— DIRECTIONS —
Everything from the line containing "What is the exact" through the final line of the records must be transcribed verbatim; nothing else belongs in the result.

Records of spatial reasoning questions:
+ + + +
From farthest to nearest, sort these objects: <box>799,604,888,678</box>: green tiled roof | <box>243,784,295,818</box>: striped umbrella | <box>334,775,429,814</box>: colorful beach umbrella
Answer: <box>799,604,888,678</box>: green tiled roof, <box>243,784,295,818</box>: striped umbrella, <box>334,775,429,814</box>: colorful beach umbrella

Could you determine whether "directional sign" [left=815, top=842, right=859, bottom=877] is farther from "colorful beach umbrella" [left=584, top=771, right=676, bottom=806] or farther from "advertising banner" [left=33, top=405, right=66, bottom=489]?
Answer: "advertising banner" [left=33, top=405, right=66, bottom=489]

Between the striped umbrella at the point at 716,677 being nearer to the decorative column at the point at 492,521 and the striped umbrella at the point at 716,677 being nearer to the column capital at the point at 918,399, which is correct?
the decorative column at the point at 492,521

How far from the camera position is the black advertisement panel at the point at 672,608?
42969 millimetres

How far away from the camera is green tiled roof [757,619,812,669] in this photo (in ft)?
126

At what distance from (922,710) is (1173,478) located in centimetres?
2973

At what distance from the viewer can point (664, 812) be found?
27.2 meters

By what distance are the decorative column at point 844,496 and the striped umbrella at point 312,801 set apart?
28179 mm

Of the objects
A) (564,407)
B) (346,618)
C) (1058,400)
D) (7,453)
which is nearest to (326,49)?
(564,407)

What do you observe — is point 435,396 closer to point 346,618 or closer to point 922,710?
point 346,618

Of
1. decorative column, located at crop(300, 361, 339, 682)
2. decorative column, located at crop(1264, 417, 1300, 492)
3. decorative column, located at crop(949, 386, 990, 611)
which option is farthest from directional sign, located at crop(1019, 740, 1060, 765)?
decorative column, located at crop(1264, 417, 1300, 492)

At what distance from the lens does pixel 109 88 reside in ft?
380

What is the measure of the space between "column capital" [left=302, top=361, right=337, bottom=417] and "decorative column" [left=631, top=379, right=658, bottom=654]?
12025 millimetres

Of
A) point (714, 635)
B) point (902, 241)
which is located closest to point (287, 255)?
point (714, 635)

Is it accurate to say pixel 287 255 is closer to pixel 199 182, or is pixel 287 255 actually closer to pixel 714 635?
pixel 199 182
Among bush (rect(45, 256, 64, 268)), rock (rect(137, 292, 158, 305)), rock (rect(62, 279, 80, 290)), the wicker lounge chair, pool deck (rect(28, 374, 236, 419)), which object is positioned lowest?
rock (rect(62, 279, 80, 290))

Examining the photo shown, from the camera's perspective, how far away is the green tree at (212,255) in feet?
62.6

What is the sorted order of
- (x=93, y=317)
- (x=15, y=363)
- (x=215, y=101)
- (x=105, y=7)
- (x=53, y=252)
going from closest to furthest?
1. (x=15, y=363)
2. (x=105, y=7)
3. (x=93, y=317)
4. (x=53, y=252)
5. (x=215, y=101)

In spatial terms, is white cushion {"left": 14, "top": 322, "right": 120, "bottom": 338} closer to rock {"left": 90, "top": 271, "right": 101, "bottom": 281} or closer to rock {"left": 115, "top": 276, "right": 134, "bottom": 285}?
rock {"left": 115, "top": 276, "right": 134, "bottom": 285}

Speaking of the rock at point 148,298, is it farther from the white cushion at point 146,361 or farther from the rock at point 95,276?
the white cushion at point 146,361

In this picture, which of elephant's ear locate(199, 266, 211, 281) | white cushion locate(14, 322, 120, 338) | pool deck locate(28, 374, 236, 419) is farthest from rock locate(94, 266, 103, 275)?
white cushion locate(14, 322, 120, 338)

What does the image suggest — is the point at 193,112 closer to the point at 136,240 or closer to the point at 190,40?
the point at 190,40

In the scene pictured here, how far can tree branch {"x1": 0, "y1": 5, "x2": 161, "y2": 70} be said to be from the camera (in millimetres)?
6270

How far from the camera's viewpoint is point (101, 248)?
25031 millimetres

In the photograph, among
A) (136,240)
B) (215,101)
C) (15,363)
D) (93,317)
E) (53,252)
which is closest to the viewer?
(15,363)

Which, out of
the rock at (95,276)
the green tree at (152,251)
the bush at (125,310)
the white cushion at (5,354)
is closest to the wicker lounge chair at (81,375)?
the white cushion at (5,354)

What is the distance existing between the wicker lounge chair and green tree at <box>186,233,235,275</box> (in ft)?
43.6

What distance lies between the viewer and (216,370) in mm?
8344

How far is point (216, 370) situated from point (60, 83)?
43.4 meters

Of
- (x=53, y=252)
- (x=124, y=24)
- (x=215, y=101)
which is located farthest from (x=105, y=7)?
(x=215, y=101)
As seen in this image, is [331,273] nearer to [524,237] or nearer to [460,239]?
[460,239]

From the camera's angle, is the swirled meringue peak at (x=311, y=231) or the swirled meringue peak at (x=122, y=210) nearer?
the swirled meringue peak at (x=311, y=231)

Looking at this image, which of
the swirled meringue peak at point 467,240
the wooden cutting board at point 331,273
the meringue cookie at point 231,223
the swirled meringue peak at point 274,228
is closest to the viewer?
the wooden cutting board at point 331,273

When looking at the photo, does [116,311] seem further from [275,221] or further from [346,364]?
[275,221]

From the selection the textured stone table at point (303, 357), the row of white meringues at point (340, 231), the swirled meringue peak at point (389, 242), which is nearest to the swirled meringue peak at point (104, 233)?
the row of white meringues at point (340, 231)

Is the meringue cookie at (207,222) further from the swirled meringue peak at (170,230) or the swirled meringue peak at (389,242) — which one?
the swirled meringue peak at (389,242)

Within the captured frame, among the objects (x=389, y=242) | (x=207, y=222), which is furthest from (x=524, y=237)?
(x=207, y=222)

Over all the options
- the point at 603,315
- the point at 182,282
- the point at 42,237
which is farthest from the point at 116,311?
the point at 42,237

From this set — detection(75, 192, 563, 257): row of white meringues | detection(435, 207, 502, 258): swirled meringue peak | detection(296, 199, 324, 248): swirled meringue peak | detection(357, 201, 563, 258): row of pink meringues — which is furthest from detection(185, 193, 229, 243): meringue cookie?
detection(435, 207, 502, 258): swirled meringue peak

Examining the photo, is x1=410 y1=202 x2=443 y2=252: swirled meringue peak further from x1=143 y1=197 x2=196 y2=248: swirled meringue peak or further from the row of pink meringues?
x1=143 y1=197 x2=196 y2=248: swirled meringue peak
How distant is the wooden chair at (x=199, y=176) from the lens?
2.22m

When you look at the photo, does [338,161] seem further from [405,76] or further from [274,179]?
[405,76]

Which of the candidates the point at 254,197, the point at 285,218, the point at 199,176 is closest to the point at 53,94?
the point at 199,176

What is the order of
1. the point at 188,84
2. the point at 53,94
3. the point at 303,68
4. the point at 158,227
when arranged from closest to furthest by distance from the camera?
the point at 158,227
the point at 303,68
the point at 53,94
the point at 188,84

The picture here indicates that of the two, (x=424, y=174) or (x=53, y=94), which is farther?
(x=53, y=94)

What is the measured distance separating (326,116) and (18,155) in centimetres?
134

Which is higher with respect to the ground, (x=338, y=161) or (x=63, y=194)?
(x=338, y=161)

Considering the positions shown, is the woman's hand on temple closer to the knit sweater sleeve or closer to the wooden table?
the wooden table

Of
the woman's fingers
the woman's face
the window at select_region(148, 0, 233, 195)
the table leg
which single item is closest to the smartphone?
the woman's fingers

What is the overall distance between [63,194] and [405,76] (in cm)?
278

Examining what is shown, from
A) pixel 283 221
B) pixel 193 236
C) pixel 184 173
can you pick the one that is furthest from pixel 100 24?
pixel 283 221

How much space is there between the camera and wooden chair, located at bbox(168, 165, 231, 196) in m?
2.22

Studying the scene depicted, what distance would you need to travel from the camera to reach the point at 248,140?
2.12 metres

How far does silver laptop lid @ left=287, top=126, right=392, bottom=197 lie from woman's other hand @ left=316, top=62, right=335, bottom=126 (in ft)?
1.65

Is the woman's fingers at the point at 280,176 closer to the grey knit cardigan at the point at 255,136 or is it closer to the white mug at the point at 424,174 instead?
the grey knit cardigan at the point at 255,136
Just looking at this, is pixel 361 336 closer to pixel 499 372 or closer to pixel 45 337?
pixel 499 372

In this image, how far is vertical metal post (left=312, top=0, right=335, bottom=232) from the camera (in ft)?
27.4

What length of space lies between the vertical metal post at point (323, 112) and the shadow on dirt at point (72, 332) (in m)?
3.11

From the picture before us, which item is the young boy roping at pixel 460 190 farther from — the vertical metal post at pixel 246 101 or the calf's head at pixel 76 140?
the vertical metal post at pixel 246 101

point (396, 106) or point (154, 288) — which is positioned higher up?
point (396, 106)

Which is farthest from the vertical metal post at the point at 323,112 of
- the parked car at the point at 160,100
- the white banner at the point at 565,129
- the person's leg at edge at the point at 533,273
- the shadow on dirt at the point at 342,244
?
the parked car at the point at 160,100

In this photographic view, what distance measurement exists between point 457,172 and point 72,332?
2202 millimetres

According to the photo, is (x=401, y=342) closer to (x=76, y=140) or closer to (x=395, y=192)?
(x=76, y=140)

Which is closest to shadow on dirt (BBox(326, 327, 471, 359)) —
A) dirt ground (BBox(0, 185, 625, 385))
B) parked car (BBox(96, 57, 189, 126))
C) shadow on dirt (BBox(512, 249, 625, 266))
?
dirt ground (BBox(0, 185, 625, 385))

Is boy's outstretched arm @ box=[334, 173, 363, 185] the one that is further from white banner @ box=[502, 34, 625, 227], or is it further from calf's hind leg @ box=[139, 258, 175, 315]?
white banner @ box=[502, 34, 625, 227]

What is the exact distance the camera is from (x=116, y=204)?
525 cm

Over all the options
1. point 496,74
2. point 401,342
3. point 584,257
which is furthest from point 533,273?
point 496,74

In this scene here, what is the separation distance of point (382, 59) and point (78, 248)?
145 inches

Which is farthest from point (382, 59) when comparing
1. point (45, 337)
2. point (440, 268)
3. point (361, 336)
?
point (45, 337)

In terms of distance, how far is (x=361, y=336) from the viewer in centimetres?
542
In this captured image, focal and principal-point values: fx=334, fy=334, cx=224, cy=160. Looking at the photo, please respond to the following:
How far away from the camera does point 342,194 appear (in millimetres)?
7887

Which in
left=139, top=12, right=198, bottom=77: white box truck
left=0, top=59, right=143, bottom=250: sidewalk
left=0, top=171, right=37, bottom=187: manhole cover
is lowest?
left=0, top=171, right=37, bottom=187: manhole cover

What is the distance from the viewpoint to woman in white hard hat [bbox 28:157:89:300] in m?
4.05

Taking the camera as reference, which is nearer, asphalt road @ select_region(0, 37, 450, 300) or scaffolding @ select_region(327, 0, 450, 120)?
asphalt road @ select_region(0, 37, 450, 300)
+ + + +
— EXERCISE OUTPUT —
What is the exact distance the camera is from (x=116, y=204)?
525 cm

Over all the options
1. point 496,74
2. point 401,342
3. point 584,257
which is furthest from point 533,273?
point 496,74

In this scene here, what is the separation distance of point (382, 59) and point (78, 248)?
145 inches

Which is farthest from point (382, 59) when comparing
1. point (45, 337)
2. point (440, 268)
3. point (361, 336)
?
point (45, 337)

In terms of distance, how far is (x=361, y=336) from the viewer in centimetres?
542
In this captured image, focal and principal-point values: fx=334, fy=334, cx=224, cy=160. Looking at the photo, please respond to the following:
How far away from the camera does point 342,194 appear (in millimetres)?
7887

Which in
left=139, top=12, right=198, bottom=77: white box truck
left=0, top=59, right=143, bottom=250: sidewalk
left=0, top=171, right=37, bottom=187: manhole cover
is lowest?
left=0, top=171, right=37, bottom=187: manhole cover

What is the distance from the viewpoint to woman in white hard hat [bbox 28:157:89:300] in m?
4.05

Taking the camera as reference, which is nearer, asphalt road @ select_region(0, 37, 450, 300) or scaffolding @ select_region(327, 0, 450, 120)?
asphalt road @ select_region(0, 37, 450, 300)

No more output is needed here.